| Input rows |
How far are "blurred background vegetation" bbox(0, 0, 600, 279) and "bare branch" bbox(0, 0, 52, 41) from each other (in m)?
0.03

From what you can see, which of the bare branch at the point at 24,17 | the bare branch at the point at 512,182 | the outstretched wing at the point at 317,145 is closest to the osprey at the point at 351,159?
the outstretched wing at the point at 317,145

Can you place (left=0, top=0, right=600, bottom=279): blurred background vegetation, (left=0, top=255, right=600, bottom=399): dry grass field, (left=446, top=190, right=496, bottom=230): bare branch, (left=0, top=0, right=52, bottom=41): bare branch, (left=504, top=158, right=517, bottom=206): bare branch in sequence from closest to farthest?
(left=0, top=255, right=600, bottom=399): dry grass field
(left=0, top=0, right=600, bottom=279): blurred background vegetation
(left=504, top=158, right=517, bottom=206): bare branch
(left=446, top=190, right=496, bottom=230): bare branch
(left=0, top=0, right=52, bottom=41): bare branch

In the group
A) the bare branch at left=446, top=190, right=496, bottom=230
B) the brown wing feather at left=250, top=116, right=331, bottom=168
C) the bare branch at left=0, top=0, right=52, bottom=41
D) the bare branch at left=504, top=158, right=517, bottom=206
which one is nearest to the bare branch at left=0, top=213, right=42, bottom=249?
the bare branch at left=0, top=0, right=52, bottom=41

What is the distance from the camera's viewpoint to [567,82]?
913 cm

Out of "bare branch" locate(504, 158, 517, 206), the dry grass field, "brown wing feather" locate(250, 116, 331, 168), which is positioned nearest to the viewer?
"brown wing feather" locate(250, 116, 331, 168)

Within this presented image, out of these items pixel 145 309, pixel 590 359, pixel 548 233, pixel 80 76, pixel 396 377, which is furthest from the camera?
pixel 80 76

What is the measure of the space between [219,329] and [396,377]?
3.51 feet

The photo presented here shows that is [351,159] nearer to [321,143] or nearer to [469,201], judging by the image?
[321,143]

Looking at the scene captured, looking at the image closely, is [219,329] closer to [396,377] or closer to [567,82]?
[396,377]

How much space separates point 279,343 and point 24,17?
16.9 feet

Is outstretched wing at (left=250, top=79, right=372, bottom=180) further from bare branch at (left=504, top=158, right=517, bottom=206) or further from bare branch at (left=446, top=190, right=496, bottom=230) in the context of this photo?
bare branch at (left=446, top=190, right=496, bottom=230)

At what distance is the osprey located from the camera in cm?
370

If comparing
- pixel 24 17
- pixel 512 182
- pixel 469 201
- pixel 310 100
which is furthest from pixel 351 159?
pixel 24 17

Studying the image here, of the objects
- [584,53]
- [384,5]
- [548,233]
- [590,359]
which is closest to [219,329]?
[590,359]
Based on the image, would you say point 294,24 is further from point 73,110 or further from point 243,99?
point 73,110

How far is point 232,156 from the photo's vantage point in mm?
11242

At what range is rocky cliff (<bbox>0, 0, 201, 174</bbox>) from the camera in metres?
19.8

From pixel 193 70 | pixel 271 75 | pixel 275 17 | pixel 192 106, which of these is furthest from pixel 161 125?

| Task instructions |
Please print the lines verbatim, starting at the line that contains "Looking at the scene" and ending at the final line of the entries.

| Output of the exercise |
Looking at the scene captured, looking at the image closely, is [219,329] closer to [396,377] or closer to [567,82]?
[396,377]

How much space separates point 279,343 and point 24,17?
16.9 feet

Is outstretched wing at (left=250, top=79, right=372, bottom=180) further from bare branch at (left=504, top=158, right=517, bottom=206) or further from bare branch at (left=446, top=190, right=496, bottom=230) in the context of this photo?
bare branch at (left=446, top=190, right=496, bottom=230)

At what distance is the osprey located from the camera in cm?
370

If comparing
- pixel 24 17
- pixel 512 182
- pixel 469 201
- pixel 310 100
which is furthest from pixel 351 159?
pixel 24 17

Studying the image here, of the objects
- [584,53]
- [384,5]
- [548,233]
- [590,359]
which is closest to [219,329]?
[590,359]
Based on the image, would you say point 294,24 is further from point 73,110 or further from point 243,99?
point 73,110

How far is point 232,156 from the photo's vantage point in mm?
11242

At what range is rocky cliff (<bbox>0, 0, 201, 174</bbox>) from the camera in metres?
19.8

From pixel 193 70 | pixel 271 75 | pixel 275 17 | pixel 192 106, which of these is furthest from pixel 161 125?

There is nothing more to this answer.